─── Document section
The Communauté d'agglomération de Sophia Antipolis (CASA) is the communauté d'agglomération, an intercommunal structure, centred on the city of Antibes. It is located in the Alpes-Maritimes department, in the Provence-Alpes-Côte d'Azur region, southeastern France. It was created in 2002, and takes its name from the technology park Sophia Antipolis. Its area is 482.8 km2. Its population was 177,077 in 2018, of which 72,915 in Antibes.

Composition
The communauté d'agglomération consists of the following 24 communes:

Antibes
Le Bar-sur-Loup
Bézaudun-les-Alpes
Biot
Bouyon
Caussols
Châteauneuf-Grasse
Cipières
La Colle-sur-Loup
Conségudes
Courmes
Coursegoules
Les Ferres
Gourdon
Gréolières
Opio
La Roque-en-Provence
Roquefort-les-Pins
Le Rouret
Saint-Paul-de-Vence
Tourrettes-sur-Loup
Valbonne
Vallauris
Villeneuve-Loubet

Conseil de Communauté
The Council of Communities is made up of 50 delegates from the above communes.
──────
— Required tasks —
a – Check each statement against the CASA text and answer yes or no, quoting the words from the text that decide it: (i) CASA was created in 2002. (ii) The communauté d'agglomération is made up of 28 communes. (iii) Antibes had 72,915 inhabitants in 2018.
b – Please carry on with the CASA text, starting right after its last sentence.
─── Data lines
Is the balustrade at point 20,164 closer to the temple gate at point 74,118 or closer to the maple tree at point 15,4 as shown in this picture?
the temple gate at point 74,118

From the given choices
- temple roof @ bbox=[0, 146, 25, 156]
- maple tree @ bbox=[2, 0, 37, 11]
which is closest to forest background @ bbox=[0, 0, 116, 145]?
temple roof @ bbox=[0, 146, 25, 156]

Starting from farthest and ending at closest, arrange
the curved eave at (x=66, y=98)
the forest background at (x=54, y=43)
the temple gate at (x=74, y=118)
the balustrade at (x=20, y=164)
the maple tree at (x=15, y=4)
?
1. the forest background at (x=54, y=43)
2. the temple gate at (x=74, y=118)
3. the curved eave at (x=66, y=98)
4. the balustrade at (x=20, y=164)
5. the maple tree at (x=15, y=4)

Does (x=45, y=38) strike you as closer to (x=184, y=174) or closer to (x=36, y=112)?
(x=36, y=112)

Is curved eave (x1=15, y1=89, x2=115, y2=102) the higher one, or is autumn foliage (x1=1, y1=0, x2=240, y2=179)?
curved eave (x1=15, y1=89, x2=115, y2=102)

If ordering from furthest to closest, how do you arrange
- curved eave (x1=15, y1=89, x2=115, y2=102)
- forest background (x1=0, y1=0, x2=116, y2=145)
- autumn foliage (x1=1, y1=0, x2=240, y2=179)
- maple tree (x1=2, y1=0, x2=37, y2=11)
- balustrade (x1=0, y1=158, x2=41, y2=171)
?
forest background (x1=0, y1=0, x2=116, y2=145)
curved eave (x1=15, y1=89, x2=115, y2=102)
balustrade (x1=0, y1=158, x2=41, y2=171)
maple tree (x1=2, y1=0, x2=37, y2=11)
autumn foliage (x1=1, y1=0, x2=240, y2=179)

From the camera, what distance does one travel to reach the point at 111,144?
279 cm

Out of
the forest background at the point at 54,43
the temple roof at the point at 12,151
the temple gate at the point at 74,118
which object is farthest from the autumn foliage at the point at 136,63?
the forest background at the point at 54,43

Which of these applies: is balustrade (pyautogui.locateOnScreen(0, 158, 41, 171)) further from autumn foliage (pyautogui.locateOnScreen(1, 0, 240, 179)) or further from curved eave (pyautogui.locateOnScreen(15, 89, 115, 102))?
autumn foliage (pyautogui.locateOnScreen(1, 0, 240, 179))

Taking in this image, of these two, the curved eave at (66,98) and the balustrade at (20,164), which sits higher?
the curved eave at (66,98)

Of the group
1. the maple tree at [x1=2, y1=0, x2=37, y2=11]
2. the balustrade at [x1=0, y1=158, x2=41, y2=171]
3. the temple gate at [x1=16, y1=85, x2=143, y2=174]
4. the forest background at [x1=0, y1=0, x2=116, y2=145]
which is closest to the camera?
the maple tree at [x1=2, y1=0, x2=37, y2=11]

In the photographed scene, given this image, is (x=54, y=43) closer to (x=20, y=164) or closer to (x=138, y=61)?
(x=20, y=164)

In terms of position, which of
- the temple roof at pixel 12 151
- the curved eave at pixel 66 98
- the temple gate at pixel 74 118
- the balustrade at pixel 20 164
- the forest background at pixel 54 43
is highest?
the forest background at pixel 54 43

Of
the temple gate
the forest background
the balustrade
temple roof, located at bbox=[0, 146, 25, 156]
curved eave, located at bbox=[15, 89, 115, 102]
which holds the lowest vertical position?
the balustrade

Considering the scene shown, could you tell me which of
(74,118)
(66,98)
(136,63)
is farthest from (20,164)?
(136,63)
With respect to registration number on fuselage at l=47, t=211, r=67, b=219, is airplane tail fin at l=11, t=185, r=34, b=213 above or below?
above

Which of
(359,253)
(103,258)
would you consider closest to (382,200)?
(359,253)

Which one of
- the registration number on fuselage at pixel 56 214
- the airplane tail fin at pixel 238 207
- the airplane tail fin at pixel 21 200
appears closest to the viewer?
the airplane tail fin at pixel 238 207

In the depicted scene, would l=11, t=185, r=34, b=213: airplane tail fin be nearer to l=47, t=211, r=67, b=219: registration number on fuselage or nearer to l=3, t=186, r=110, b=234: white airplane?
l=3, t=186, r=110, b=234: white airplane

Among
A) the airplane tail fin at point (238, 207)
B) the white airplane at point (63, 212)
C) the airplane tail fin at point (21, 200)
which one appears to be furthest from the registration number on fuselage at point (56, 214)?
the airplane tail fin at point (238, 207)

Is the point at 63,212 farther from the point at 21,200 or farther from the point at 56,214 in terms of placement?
──────
— Per-task answers —
a –
(i) Yes: "It was created in 2002"
(ii) No: "consists of the following 24 communes"
(iii) Yes: "Its population was 177,077 in 2018, of which 72,915 in Antibes"

b –
Jurisdiction 
The CASA has for mandatory areas of jurisdiction:
 Economic development,
 Land management,
 Environmental protection,
 Town political structures.

It is to oversee as well:
 Organization of common transport problems,
 Sanitation collection and treatment,
 Assessment, protection, and economic impact of the local environment,
 The creation, management and assessment of cultural and sporting organizations across the communes.

Activities of the CASA 
Areas over which the CASA has shared jurisdiction:
 Aeroports,
 Fisheries and shellfish cultivation,
 Vineyard Cultivation,
 Wine and Spirits production,
 Thermal Energy production,
 Tourism.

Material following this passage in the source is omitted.